▶ [Given data]

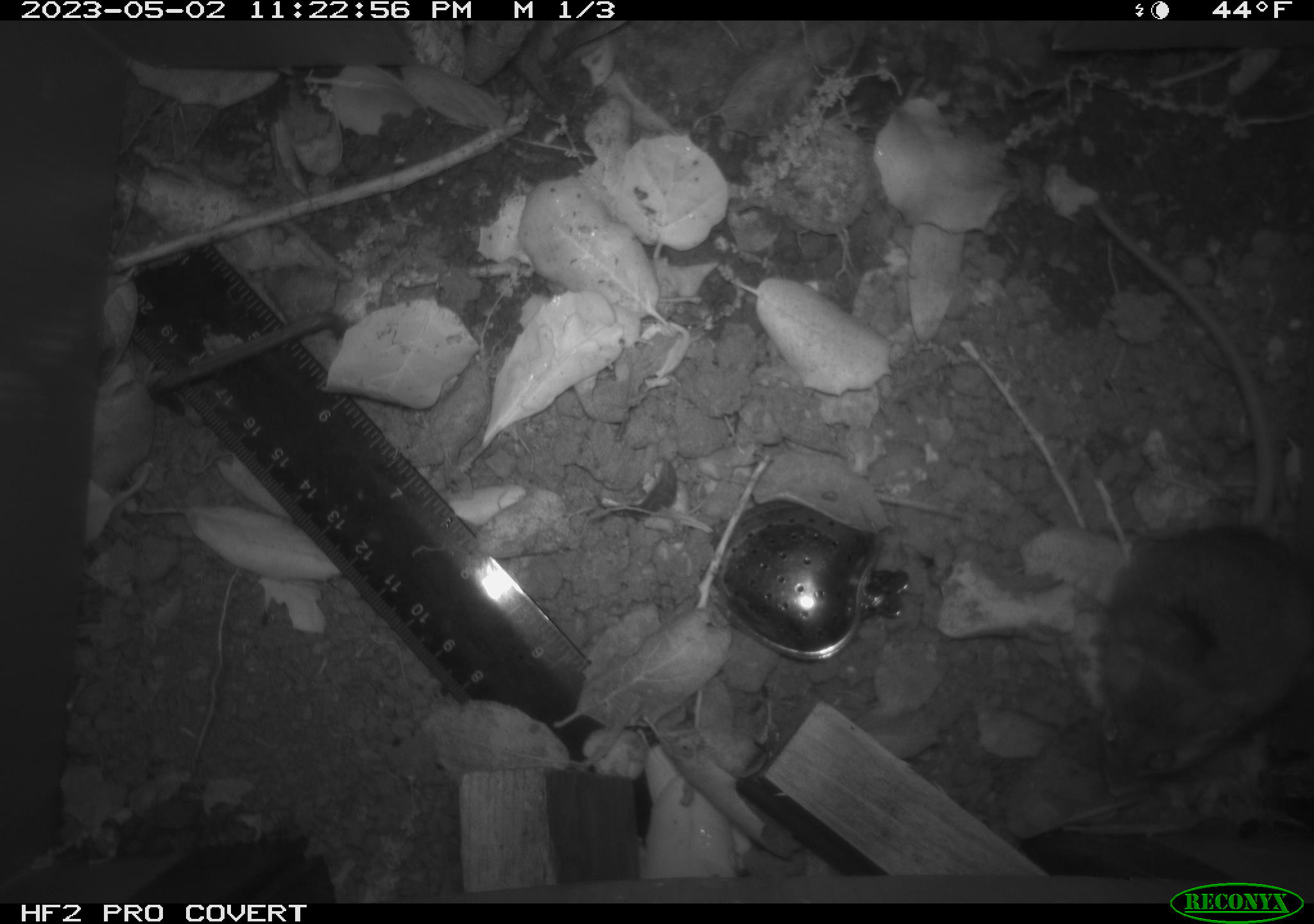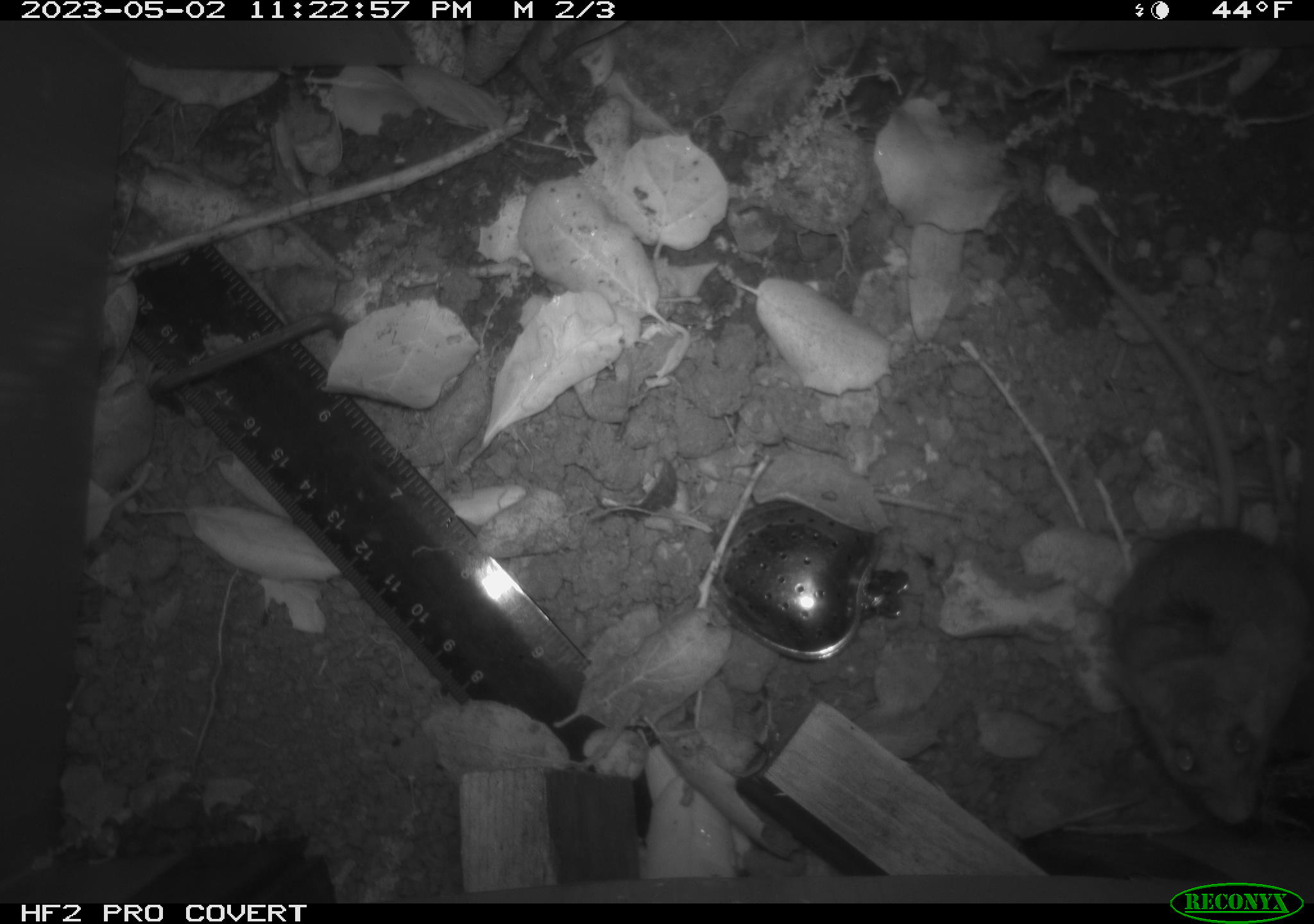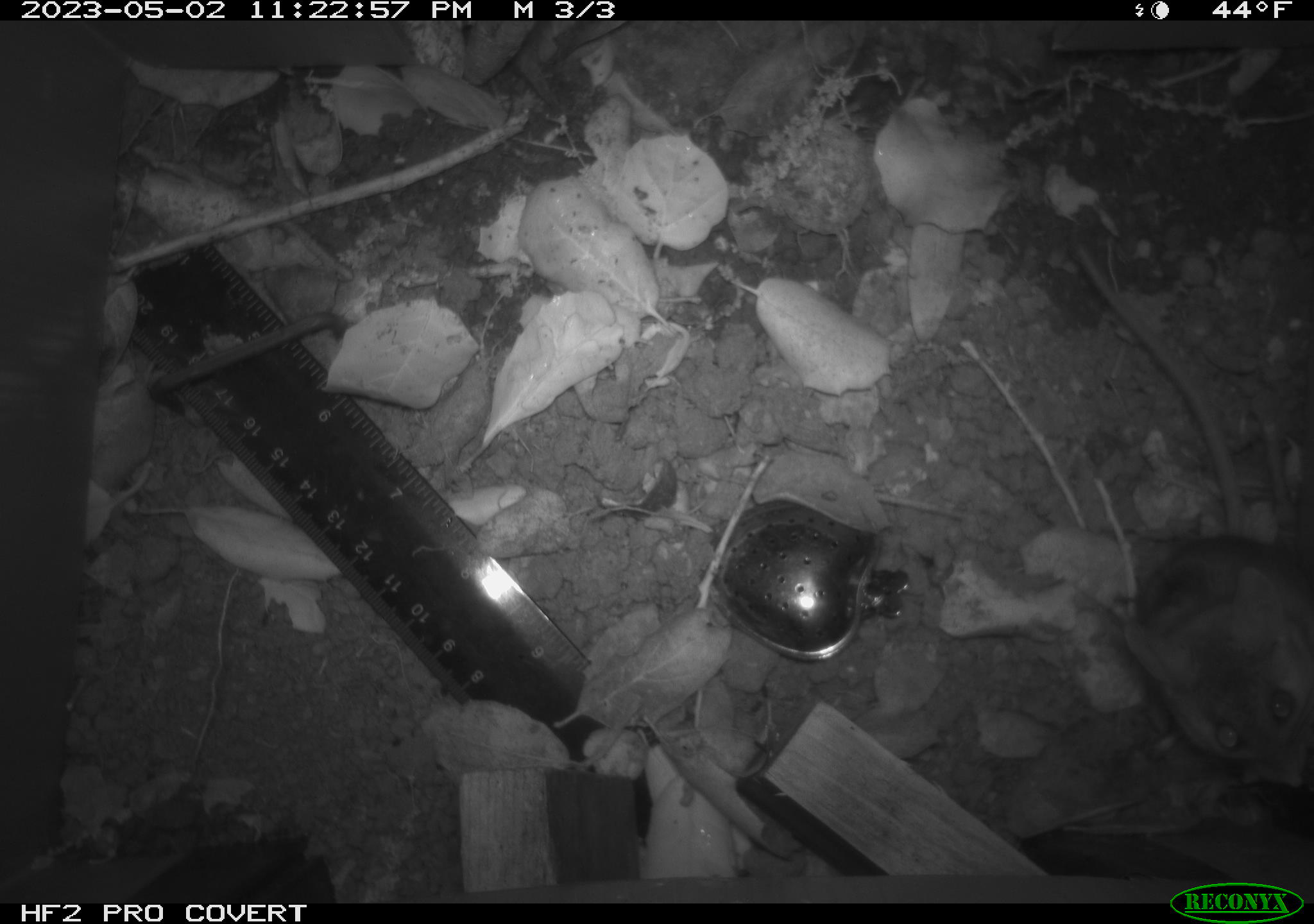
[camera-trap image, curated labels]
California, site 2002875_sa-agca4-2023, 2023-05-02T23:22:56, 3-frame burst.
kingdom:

▶ [Exercise details] Output the data above in full and exactly, with every image left out.

▶ [Result for this exercise]
[camera-trap image, curated labels]
California, site 2002875_sa-agca4-2023, 2023-05-02T23:22:56, 3-frame burst.
kingdom:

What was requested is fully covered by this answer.